Céilí took shape that night, as they ran recorders through loop pedals and added new-age synths, chanting and tribal drum patterns. “We were playing ‘stripped-down’, because we hadn’t been able to bring all our usual gear,” says Moin. “We were improvising on limited equipment, the stuff we’d started off with: Freya’s mum’s drum machine and the recorder I’ve been playing since I was really young; these two meaningful, characterful sounds that represent us. We were dancing, really taking these sounds seriously in a beautiful, celebratory way, seeing each other and hearing each other.”

They performed Céilí at one of their more remarkable performances, a “tiny dog wedding” they threw for May Day in Stroud. “We have a love/hate relationship with Stroud’s amazing ancient, seasonal celebrations and feel the need to take the piss out of them,” says Moin. The duo laid on quite a spread for their human and canine guests and, Tate says, “a dog pastor flew in from Las Vegas for the ceremony. Well, he was there on Zoom.”

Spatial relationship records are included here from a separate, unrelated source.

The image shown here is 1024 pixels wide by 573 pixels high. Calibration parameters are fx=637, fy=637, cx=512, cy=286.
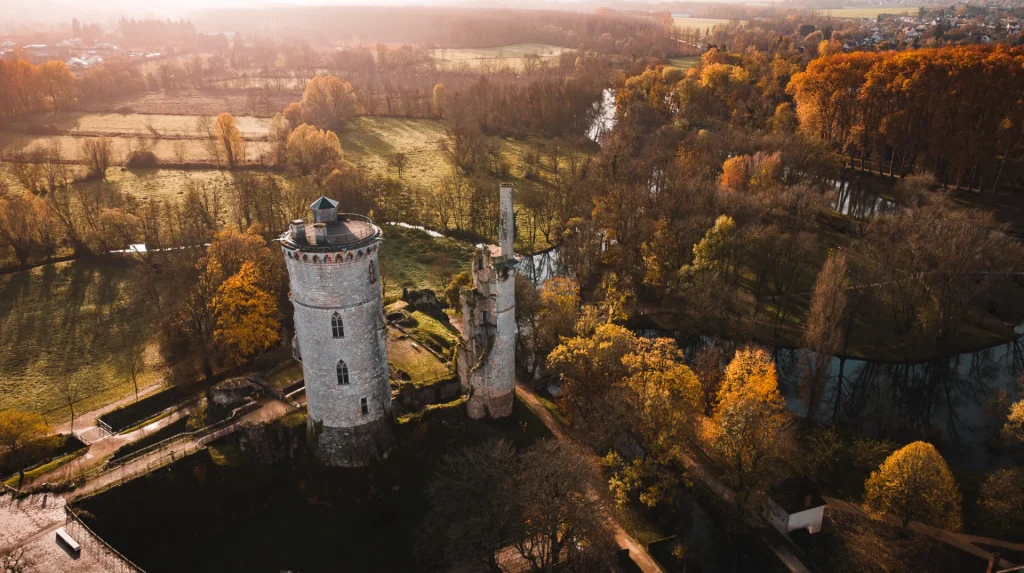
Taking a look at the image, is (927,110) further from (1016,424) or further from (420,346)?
(420,346)

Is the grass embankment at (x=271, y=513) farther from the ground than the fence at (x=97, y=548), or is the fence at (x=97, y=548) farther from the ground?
the fence at (x=97, y=548)

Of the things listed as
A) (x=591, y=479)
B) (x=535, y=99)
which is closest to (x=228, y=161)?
(x=535, y=99)

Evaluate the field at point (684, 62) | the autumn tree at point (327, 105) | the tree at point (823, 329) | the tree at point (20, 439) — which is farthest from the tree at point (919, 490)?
the field at point (684, 62)

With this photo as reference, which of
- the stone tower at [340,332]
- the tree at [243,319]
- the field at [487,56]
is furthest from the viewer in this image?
the field at [487,56]

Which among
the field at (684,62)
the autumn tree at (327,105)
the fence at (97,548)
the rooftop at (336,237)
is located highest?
the field at (684,62)

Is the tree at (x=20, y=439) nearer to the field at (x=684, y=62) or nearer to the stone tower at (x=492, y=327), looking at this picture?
the stone tower at (x=492, y=327)

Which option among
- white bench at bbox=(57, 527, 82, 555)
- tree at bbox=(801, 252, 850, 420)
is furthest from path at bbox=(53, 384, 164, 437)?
→ tree at bbox=(801, 252, 850, 420)
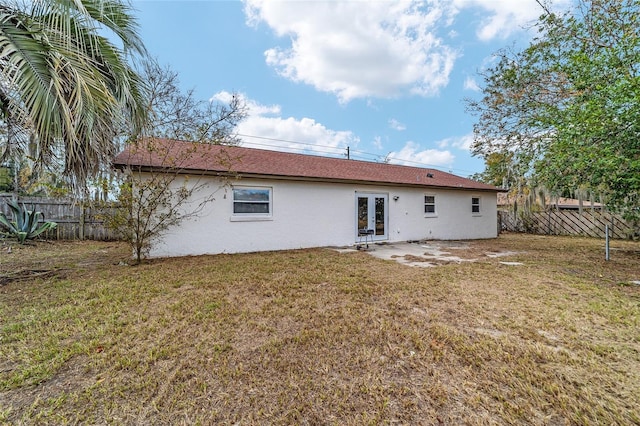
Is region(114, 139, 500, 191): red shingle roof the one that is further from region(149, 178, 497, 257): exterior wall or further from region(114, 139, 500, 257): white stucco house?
region(149, 178, 497, 257): exterior wall

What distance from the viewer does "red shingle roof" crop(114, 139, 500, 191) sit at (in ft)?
24.9

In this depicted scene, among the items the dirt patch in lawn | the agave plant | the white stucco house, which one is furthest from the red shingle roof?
the agave plant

“The bride and groom were ceramic,” adds Moin. “You could see jealousy in the eyes of the ‘real’ animals. And the groom lost his paw in the process. It was very stressful. I actually started crying, and had to perform in sunglasses. I really wanted the tiny dogs to be happy.”

Beyond the weaponised weirdness and arty playfulness, there is great emotion within Mermaid Chunky’s music: a celebration of these women and their friendship and the lives they’ve chosen. “We’re very in our own bubble,” Moin admits, but she knows their music affects people. “People will come up to us after gigs and say: ‘I related to that, I loved that so much.’ Younger women say: ‘I can’t wait to go and make some music of my own.’ And we still make mistakes at our gigs, but people are like: ‘I can’t wait to make mistakes of my own, and push something over as well.’ They really like to see that you can do things your own way. These songs bring a lot of joy, which feels like an honour.”

Not every audience member is seduced by the ways of the Chunky; Tate says their LCD Soundsystem support slot “inspired a whole Reddit thread arguing about us. I don’t want to read it, but I love that. We do split opinion.” But while they are proud outsider artists, Tate says Mermaid Chunky “make pop music, with hooky hooks. We want to be popular.”

For Moin, however, the process is the point. “Mermaid Chunky is about Freya and I connecting in this different realm. When we’re practising, it’s like a party – you feel mad, you feel really great, and you feel like you’ve won. It doesn’t matter how it’s received. It’s such an extravagant pleasure to be able to communicate with someone else by whacking a stuffed toy rabbit on a table.”

• slif slaf slof is released on DFA Records on 13 September.